When Penn’s Graduate Program in Historic Preservation was founded in 1981, the field was primarily concerned with architectural practice focused on saving, protecting and restoring buildings deemed to be of historical significance. “What we call heritage has broadened significantly—it’s no longer time-based or associated with high-style, elite, and monumental buildings. It’s now about places, not just buildings, and the communities they serve,” says Frank Matero, Gonick Family Professor and chair of the Department of Historic Preservation in the Weitzman School of Design and founder and director of the Center for Architectural Conservation (CAC). “It’s no longer a question of ‘Why?’ It’s now about ‘For whom and how?’”

Researchers at the Wupatki National Monument.
Through Weitzman’s Center for Architectural Conservation, preservation faculty and students are working with the National Park Service and the Ancestral Lands Conservation Corps to preserve Wupatki National Monument, where people first gathered in the 1100s. (Image: Ha Leem)

Today, the field is experiencing what some professionals say is a “call to purpose” and probing how it can become more of a public design practice. As conservation professional and Weitzman lecturer Kecia Fong puts it, “In the public mindset, it has been about white male history and exceptional buildings and monuments.”

This past June saw an important milestone in the study and practice of historic preservation at Penn, as the program earned departmental status. The Department will continue to offer the Master of Science in Historic Preservation and a Master of Science in Design with a concentration in historic preservation, and will expand electives responding to current issues in the field and allow for deeper cross-sector partnerships linking pedagogy, research and practice.

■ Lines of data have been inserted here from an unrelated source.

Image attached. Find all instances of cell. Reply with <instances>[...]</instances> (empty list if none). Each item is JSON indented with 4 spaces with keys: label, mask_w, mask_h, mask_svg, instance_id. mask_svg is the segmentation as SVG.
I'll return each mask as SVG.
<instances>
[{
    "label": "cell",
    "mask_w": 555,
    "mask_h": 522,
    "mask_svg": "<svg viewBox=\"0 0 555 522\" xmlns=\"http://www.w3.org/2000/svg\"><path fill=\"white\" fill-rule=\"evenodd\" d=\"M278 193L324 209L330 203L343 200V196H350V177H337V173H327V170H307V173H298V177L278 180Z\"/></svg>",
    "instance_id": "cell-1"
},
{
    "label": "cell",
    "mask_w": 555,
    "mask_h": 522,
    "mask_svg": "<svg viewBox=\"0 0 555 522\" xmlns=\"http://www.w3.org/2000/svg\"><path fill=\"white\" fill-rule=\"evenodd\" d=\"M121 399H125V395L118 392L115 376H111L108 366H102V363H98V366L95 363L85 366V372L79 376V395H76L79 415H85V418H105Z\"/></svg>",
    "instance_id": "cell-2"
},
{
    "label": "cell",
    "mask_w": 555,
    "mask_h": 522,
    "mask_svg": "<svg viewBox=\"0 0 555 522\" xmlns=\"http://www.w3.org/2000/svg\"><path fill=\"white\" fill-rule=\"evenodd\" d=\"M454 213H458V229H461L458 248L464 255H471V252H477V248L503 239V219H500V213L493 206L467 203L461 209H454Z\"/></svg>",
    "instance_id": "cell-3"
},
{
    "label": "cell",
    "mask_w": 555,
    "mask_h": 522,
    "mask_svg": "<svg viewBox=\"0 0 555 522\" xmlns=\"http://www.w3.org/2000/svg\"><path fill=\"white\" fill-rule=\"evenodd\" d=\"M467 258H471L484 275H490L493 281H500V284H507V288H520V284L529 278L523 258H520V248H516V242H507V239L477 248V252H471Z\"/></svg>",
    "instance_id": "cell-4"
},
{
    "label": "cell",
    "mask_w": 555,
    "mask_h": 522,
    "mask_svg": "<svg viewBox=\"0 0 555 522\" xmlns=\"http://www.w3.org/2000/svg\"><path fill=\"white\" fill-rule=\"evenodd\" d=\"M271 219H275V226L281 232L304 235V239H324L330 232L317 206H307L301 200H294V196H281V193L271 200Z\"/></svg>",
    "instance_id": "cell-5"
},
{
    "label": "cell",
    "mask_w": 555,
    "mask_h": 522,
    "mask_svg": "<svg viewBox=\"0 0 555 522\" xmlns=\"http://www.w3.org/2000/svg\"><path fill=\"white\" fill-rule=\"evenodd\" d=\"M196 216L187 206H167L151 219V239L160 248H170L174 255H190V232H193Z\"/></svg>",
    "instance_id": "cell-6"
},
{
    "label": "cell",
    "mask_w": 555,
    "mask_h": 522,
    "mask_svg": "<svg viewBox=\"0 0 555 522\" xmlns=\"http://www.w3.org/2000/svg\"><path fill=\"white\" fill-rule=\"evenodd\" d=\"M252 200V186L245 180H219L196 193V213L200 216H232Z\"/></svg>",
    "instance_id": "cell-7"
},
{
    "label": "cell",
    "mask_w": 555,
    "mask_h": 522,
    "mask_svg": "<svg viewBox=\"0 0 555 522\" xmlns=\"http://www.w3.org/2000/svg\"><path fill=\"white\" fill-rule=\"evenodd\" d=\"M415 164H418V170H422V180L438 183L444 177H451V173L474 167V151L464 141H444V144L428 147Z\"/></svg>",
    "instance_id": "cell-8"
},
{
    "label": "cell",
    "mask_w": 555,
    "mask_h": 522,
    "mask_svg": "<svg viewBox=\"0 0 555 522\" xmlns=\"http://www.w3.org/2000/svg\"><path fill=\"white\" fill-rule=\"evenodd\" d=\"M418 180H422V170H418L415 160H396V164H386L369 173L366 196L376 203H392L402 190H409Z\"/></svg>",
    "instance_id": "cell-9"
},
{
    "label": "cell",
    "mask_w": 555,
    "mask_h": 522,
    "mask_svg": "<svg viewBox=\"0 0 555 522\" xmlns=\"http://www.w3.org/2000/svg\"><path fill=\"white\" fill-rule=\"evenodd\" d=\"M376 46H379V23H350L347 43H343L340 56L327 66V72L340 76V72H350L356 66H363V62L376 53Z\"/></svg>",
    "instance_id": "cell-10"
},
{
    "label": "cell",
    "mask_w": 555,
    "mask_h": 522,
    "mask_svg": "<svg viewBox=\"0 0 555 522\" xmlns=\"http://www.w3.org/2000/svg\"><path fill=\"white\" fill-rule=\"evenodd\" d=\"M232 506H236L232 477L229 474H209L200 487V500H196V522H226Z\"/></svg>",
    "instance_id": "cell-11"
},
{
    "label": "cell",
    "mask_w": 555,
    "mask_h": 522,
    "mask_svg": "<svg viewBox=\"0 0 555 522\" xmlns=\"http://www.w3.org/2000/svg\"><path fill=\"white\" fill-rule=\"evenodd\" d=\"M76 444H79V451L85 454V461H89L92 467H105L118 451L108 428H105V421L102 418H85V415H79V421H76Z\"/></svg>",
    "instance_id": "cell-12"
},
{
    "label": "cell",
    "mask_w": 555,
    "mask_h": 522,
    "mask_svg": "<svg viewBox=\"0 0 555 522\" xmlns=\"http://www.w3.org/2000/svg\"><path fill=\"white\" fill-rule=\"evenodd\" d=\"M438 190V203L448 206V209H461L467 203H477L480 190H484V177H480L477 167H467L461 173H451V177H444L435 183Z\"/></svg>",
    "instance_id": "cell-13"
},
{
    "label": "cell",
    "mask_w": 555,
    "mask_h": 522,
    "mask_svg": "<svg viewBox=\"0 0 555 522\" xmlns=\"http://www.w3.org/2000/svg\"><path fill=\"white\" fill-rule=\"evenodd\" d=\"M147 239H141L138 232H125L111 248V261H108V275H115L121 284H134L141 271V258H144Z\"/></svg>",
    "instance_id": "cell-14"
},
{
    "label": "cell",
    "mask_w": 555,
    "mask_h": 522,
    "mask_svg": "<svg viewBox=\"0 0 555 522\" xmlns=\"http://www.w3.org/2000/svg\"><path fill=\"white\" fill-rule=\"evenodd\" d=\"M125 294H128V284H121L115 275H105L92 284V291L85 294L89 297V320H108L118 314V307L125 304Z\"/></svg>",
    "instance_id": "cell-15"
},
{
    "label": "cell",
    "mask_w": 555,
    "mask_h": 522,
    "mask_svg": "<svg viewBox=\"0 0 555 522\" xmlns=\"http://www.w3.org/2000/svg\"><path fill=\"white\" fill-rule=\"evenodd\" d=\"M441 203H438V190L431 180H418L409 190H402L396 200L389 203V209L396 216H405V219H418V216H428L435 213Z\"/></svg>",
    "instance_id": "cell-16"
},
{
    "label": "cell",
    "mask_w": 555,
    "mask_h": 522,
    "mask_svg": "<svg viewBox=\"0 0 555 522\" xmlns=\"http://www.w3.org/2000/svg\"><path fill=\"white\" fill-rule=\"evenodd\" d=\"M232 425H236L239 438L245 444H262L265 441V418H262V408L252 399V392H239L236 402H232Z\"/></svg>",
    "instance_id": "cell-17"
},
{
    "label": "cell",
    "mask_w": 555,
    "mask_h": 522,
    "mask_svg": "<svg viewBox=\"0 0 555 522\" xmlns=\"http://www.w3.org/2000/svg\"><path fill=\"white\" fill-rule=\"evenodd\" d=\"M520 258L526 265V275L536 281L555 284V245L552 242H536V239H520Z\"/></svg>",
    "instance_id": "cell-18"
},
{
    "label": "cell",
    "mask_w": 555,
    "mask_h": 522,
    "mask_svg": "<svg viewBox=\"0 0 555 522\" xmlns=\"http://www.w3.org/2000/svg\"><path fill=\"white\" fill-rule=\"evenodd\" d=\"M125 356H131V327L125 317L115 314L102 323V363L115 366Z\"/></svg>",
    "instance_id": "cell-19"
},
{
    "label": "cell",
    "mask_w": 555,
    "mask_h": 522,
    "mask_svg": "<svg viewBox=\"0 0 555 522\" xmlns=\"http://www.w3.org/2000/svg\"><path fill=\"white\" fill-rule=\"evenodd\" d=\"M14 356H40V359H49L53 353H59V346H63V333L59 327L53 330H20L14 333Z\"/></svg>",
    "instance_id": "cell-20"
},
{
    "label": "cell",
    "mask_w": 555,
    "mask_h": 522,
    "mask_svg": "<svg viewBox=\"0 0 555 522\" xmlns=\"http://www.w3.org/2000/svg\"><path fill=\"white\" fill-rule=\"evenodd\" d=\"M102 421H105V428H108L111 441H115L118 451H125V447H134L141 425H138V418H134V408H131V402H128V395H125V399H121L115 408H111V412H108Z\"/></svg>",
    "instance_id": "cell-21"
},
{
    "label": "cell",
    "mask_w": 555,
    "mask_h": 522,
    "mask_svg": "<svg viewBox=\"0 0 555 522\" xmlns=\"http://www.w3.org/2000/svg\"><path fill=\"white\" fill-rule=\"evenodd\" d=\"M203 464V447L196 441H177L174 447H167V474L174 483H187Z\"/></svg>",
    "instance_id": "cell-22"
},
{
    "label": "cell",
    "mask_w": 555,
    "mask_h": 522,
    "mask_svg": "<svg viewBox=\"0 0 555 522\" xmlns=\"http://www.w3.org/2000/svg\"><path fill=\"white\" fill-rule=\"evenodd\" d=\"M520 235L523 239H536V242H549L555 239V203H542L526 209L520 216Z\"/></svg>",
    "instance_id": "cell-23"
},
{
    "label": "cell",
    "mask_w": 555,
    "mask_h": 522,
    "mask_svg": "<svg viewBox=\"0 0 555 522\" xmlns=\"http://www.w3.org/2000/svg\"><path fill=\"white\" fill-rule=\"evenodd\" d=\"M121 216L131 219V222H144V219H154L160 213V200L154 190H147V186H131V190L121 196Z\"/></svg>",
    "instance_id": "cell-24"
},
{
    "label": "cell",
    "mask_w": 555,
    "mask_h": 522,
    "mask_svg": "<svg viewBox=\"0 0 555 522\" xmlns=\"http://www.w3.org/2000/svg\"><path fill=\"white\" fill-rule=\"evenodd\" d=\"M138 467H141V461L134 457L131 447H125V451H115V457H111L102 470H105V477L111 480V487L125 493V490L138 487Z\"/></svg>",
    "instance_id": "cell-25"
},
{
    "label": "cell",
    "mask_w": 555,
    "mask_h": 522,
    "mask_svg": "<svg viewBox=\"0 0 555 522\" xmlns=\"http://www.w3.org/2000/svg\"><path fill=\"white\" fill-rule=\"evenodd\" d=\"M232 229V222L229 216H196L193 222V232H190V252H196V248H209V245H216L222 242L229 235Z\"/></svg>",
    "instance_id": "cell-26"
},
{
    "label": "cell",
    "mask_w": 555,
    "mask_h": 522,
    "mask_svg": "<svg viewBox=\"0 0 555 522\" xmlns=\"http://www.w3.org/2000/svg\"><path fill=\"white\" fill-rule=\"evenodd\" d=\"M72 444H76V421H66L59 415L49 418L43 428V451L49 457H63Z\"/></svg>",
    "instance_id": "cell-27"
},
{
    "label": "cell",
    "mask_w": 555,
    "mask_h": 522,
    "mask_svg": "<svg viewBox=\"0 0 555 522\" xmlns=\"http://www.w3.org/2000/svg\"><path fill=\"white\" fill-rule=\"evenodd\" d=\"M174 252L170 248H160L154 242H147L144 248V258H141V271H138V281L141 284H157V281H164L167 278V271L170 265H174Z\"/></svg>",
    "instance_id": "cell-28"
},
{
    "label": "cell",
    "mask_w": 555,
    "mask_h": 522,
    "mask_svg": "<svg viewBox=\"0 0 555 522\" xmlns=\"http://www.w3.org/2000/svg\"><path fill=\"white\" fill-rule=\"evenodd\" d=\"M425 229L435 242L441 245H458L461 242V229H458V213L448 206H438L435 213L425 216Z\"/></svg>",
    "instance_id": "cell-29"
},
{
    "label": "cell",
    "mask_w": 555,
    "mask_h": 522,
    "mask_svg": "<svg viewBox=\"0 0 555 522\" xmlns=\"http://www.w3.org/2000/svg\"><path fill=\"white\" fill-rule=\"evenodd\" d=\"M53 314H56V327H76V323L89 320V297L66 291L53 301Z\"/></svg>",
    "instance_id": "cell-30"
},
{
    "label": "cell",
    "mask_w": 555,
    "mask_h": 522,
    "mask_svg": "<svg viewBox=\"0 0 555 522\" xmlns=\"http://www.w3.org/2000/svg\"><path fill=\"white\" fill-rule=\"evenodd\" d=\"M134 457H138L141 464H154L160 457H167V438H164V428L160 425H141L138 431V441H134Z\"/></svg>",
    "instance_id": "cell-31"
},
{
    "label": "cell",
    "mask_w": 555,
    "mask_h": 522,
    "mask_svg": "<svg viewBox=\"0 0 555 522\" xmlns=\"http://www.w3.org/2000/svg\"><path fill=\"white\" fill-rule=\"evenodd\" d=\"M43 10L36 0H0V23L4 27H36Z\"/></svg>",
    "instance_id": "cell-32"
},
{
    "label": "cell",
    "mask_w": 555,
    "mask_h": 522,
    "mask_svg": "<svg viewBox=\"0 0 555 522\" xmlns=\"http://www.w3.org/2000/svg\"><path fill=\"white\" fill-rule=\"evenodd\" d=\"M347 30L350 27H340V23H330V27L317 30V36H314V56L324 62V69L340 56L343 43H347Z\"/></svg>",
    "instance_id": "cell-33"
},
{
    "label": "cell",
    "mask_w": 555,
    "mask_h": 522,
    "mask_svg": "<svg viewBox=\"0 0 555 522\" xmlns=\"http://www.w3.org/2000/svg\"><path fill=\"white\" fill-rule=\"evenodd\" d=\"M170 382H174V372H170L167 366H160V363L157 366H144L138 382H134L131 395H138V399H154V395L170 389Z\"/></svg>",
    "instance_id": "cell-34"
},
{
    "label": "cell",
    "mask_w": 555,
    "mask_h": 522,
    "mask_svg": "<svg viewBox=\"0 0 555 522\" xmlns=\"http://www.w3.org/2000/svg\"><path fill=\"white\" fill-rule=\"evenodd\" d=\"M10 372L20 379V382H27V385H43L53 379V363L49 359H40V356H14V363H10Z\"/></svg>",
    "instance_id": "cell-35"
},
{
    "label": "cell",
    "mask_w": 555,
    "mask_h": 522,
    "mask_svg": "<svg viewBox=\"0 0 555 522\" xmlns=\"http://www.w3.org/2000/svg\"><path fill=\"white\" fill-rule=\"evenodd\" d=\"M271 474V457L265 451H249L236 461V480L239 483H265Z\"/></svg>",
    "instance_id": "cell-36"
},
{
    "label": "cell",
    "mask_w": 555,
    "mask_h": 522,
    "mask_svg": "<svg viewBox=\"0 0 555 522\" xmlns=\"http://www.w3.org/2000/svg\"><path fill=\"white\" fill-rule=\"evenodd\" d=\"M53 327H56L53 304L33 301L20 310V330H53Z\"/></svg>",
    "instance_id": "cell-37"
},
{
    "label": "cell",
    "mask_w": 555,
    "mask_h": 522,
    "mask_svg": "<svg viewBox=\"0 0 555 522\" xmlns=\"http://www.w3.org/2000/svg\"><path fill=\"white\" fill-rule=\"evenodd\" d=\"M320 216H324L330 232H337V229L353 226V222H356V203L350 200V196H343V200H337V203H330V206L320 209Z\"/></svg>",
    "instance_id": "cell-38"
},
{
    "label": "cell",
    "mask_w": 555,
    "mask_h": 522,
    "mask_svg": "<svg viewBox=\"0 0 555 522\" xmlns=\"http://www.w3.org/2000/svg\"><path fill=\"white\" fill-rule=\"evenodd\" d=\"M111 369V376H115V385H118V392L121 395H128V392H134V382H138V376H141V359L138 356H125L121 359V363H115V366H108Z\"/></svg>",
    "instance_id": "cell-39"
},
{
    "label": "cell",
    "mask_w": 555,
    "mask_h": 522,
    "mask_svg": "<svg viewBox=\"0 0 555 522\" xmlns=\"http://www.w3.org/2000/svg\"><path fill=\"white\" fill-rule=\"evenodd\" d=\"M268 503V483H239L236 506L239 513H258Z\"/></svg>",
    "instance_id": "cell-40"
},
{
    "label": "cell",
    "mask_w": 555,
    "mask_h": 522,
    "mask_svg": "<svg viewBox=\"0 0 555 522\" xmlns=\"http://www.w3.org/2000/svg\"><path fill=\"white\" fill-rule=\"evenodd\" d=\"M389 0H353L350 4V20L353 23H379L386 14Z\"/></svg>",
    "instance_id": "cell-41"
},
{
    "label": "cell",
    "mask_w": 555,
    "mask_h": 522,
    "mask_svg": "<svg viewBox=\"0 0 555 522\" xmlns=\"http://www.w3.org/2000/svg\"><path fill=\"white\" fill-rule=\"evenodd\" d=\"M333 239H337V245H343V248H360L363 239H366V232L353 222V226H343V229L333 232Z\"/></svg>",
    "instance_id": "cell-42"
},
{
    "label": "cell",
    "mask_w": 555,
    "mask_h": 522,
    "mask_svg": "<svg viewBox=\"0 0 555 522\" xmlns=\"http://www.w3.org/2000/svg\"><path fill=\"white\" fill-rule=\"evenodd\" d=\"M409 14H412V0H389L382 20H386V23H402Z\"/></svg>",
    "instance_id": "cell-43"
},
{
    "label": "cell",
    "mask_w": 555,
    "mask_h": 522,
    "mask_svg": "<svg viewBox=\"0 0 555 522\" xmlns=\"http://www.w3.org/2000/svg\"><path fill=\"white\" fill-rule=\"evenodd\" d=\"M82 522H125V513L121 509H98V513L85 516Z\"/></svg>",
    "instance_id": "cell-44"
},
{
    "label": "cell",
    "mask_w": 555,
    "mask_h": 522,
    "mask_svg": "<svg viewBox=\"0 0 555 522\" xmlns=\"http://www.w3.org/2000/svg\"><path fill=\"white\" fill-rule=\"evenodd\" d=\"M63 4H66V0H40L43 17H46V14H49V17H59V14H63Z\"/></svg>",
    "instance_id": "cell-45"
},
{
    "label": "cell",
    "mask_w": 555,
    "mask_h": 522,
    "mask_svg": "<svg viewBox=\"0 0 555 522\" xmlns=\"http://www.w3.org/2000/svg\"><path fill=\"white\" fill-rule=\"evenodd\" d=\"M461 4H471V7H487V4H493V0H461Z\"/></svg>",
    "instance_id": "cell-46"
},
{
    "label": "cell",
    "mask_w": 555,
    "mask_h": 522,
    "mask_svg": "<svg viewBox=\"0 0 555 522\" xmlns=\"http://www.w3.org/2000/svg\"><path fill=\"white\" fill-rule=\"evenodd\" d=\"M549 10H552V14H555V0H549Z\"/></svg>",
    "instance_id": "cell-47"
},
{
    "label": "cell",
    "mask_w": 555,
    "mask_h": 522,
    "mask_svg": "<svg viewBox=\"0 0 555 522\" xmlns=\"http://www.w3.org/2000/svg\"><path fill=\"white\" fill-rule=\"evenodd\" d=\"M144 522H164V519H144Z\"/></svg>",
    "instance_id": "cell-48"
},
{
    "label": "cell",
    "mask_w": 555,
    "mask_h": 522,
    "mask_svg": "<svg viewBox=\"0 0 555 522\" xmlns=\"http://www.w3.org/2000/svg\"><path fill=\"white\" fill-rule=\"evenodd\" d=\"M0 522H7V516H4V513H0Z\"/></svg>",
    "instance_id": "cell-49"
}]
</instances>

The transition marks a “coming of age,” says Matero, rather than a new direction. “It really represents a 40 year-old experiment that’s delivered on its original proof of concept. It sends a strong signal in academia and the profession that the study and practice of heritage is an autonomous discipline that has its own history, knowledge, and skillsets that are specific to it alone.”

And it couldn’t come at a more consequential moment. “Given the political and cultural fragmentation of the present, and the looming crises of climate change and migration, historic preservation—as a field, a scholarly pursuit, a habit of stewardship, a mode of design—will be called to task with urgency and in ways we can hardly imagine today,” says Randall Mason, who previously served as the program chair and led PennPraxis, the applied research, engagement, and practice arm of the Weitzman School. He was also the founding director at the Center for the Preservation of Civil Rights Sites, where he is now a senior fellow.

A new generation of historic preservation students and practitioners has called for self-reflection on issues of equity and whose history matters. At Weitzman, initiatives like the Center for the Preservation of Civil Rights Sites (CPCRS) and the Urban Heritage Project have enabled the School to forge new partnerships and expand its research agendas in a way that foregrounds experiences and stories of historically marginalized groups in the heritage arena and builds the capacity of partner institutions doing this work.

With CPCRS, Penn has developed cross-sector partnerships with the Alabama-based HBCU Tuskegee University, the Andrew W. Mellon Foundation’s Humanities in Place Program, and with other stewardship organizations, government agencies, and educational organizations to better build capacity to preserve and sustain black heritage sites and other places shaped by the American civil rights movement.